Texto fornecido:
Para realizar tais estudos, utilizam-se, na pesquisa atual sobre o letramento, metodologias que permitam descrever e entender os microcontextos em que se desenvolvem as práticas de letramento, procurando determinar em detalhe como são essas práticas. Tais metodologias podem ser complementadas com metodologias experimentais (....) com o objetivo de conhecer mais profundamente, mediante a combinação de métodos etnográficos e experimentais, as conseqüências que diferentes praticas de letramento, socialmente determinadas, tem no desempenho desses sujeitos (grifo meu) (KLEIMAN, 1995, p. 16).

Partindo dos pressupostos teóricos expostos por Soares (1998) e Kleiman

(1995) sobre a base analítica do letramento, Marcuschi (2001) considera que

estudos sobre o letramento devem envolver abordagem etnográfica e considerar

questões culturais de práticas lingüísticas. O foco de estudos dessa natureza deve

ser a língua em uso (MARCUSCHI, 2001, p. 25) e não apenas a estrutura da língua.

Dados fornecidos:

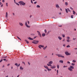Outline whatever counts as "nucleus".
<instances>
[{
	"label": "nucleus",
	"instance_id": "nucleus-60",
	"mask_svg": "<svg viewBox=\"0 0 77 77\" xmlns=\"http://www.w3.org/2000/svg\"><path fill=\"white\" fill-rule=\"evenodd\" d=\"M20 64H19L18 65V66H20Z\"/></svg>",
	"mask_w": 77,
	"mask_h": 77
},
{
	"label": "nucleus",
	"instance_id": "nucleus-41",
	"mask_svg": "<svg viewBox=\"0 0 77 77\" xmlns=\"http://www.w3.org/2000/svg\"><path fill=\"white\" fill-rule=\"evenodd\" d=\"M22 63H24V65H26V64H25V63H24V62H22Z\"/></svg>",
	"mask_w": 77,
	"mask_h": 77
},
{
	"label": "nucleus",
	"instance_id": "nucleus-36",
	"mask_svg": "<svg viewBox=\"0 0 77 77\" xmlns=\"http://www.w3.org/2000/svg\"><path fill=\"white\" fill-rule=\"evenodd\" d=\"M69 47H70V46H69V45H68L66 46L67 48H68Z\"/></svg>",
	"mask_w": 77,
	"mask_h": 77
},
{
	"label": "nucleus",
	"instance_id": "nucleus-47",
	"mask_svg": "<svg viewBox=\"0 0 77 77\" xmlns=\"http://www.w3.org/2000/svg\"><path fill=\"white\" fill-rule=\"evenodd\" d=\"M44 71H45L46 72H47V70L46 69H45L44 70Z\"/></svg>",
	"mask_w": 77,
	"mask_h": 77
},
{
	"label": "nucleus",
	"instance_id": "nucleus-57",
	"mask_svg": "<svg viewBox=\"0 0 77 77\" xmlns=\"http://www.w3.org/2000/svg\"><path fill=\"white\" fill-rule=\"evenodd\" d=\"M10 65V64H8L7 65V66H9Z\"/></svg>",
	"mask_w": 77,
	"mask_h": 77
},
{
	"label": "nucleus",
	"instance_id": "nucleus-63",
	"mask_svg": "<svg viewBox=\"0 0 77 77\" xmlns=\"http://www.w3.org/2000/svg\"><path fill=\"white\" fill-rule=\"evenodd\" d=\"M3 60L5 61V60H6V59H4Z\"/></svg>",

Instrução:
Reproduza na íntegra o trecho sobre letramento, sem mudar nenhuma palavra nem sinal.

Resposta:
Para realizar tais estudos, utilizam-se, na pesquisa atual sobre o letramento, metodologias que permitam descrever e entender os microcontextos em que se desenvolvem as práticas de letramento, procurando determinar em detalhe como são essas práticas. Tais metodologias podem ser complementadas com metodologias experimentais (....) com o objetivo de conhecer mais profundamente, mediante a combinação de métodos etnográficos e experimentais, as conseqüências que diferentes praticas de letramento, socialmente determinadas, tem no desempenho desses sujeitos (grifo meu) (KLEIMAN, 1995, p. 16).

Partindo dos pressupostos teóricos expostos por Soares (1998) e Kleiman

(1995) sobre a base analítica do letramento, Marcuschi (2001) considera que

estudos sobre o letramento devem envolver abordagem etnográfica e considerar

questões culturais de práticas lingüísticas. O foco de estudos dessa natureza deve

ser a língua em uso (MARCUSCHI, 2001, p. 25) e não apenas a estrutura da língua.